_ESTRATTO DEL TESTO_
_ _ _ _ _
Stefano Borsi sottolinea in particolare l’attenzione albertiana verso il Comitium, indagato attraverso i testi di Varrone e Plutarco, “privilegiando la biografia di Numa” e interessandosi al mistero “pitagorico” del sepolcro del re (De re VI, 4). Inoltre, lo stesso Borsi, sulla base del libro V del De re, si pone l’interrogativo se l’indagine “sul campo” dell’Alberti, volta a verificare “la tradizione arcaica dell’Auguraculum sul Campidoglio” , scenario della inauguratio di Numa in Plutarco e Livio, non abbia pure una possibile lettura colonnese, così osservando: “L’asse visuale del rituale punta dal Campidoglio al Mons Albanus (a grande distanza: ‘longissime’) e la cosa desta una certa curiosità perché potrebbe riproporre una possibile traccia del rapporto con Prospero Colonna, signore e frequentatore di quei luoghi. L’altro Auguraculum dell’antica Roma arcaica e repubblicana sorgeva sul Quirinale, in analogico rapporto con i Comitia del Campo Marzio, e ancora una volta si delineerebbe il problema del cardinal Colonna che sul colle aveva la sua munita residenza romana” .
_ _ _ _ _
_INSIEME DI DATI_
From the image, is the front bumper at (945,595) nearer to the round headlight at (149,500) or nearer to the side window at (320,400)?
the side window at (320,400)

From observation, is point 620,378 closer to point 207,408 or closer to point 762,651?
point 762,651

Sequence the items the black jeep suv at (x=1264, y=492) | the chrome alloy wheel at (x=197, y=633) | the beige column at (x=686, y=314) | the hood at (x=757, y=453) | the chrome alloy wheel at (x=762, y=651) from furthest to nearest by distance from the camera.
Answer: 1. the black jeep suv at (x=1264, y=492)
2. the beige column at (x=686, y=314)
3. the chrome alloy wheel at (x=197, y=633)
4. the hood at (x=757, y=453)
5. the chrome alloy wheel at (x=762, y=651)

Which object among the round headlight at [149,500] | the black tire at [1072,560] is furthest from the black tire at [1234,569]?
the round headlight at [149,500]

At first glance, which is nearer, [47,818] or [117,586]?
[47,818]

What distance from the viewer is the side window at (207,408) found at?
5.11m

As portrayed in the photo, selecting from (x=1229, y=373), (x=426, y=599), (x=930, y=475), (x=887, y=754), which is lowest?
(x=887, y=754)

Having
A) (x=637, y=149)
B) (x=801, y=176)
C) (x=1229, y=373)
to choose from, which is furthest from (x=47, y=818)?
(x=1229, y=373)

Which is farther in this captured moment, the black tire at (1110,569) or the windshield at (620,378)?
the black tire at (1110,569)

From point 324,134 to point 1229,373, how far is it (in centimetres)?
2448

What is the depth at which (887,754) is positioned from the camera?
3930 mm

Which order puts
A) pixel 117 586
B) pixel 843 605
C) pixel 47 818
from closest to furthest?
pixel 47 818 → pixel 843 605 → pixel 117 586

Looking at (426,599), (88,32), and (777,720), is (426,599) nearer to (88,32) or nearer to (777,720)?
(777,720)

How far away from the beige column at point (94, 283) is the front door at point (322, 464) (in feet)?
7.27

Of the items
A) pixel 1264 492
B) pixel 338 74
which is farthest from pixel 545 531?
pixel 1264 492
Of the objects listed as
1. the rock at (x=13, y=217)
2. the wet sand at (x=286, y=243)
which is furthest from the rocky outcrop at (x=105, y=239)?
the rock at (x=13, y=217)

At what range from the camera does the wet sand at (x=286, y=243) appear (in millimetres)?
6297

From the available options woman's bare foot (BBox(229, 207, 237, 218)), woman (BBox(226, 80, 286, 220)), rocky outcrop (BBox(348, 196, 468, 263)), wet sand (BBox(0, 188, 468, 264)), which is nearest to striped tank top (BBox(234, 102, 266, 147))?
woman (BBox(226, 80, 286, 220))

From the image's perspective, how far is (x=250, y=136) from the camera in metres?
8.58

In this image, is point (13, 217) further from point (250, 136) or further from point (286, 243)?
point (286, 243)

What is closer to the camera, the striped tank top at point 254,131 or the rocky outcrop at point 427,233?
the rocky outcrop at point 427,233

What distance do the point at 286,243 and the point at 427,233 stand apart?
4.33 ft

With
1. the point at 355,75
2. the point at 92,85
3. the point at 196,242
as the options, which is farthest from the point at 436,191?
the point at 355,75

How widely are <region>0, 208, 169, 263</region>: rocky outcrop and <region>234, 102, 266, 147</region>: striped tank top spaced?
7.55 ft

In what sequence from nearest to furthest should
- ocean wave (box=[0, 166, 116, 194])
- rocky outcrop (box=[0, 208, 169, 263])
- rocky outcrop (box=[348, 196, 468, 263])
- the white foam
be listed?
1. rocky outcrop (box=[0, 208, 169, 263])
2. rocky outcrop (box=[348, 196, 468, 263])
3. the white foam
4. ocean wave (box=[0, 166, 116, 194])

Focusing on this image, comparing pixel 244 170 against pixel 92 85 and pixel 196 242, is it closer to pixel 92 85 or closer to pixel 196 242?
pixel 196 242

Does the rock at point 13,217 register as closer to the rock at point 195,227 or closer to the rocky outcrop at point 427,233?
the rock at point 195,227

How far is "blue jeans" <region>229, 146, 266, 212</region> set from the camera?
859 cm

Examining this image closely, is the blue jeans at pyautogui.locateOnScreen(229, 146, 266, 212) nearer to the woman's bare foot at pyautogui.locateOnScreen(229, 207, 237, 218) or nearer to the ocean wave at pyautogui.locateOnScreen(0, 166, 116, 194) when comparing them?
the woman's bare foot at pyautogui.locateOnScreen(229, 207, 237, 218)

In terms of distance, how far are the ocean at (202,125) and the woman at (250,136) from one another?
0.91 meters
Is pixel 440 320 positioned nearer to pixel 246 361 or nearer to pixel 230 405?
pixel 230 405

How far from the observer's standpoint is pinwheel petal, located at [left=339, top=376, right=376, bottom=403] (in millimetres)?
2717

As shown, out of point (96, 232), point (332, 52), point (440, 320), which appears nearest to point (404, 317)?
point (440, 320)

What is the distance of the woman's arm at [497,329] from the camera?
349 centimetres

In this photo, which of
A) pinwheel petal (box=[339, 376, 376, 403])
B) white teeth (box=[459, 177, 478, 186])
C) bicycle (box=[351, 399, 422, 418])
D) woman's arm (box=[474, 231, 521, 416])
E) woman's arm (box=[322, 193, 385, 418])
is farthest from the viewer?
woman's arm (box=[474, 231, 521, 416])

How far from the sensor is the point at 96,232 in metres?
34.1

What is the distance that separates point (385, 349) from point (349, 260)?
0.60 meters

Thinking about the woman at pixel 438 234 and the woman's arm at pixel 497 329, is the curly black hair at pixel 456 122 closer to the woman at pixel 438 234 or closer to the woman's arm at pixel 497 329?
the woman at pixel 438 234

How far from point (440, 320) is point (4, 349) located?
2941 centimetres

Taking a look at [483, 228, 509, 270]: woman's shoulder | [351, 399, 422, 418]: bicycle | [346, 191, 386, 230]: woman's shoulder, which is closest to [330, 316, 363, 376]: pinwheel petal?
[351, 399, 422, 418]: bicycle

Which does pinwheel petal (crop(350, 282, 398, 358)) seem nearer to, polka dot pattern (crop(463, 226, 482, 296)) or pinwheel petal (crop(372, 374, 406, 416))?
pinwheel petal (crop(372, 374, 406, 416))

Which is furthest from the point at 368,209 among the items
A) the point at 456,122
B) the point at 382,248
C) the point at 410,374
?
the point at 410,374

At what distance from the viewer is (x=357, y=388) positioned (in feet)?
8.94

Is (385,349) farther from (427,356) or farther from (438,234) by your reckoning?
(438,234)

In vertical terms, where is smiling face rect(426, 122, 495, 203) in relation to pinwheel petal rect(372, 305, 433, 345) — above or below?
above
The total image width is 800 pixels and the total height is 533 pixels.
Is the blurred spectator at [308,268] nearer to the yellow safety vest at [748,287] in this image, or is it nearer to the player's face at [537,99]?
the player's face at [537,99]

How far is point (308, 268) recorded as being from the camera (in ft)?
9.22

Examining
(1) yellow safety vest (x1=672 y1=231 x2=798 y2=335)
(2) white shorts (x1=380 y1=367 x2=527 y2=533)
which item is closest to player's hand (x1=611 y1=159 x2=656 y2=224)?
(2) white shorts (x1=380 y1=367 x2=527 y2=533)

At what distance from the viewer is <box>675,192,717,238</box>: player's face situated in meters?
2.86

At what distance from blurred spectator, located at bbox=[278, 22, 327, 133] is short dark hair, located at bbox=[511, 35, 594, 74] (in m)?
_ _ _ _ _
_CONSEGNA_
Traduci in inglese questa frase del testo su Alberti e la Roma arcaica: «Stefano Borsi sottolinea in particolare l’attenzione albertiana verso il Comitium, indagato attraverso i testi di Varrone e Plutarco, “privilegiando la biografia di Numa” e interessandosi al mistero “pitagorico” del sepolcro del re (De re VI, 4).»

_RISULTATO_
Stefano Borsi particularly emphasizes Alberti's attention to the Comitium, investigated through the texts of Varro and Plutarch, "favoring the biography of Numa" and taking an interest in the "Pythagorean" mystery of the king's tomb (De re VI, 4).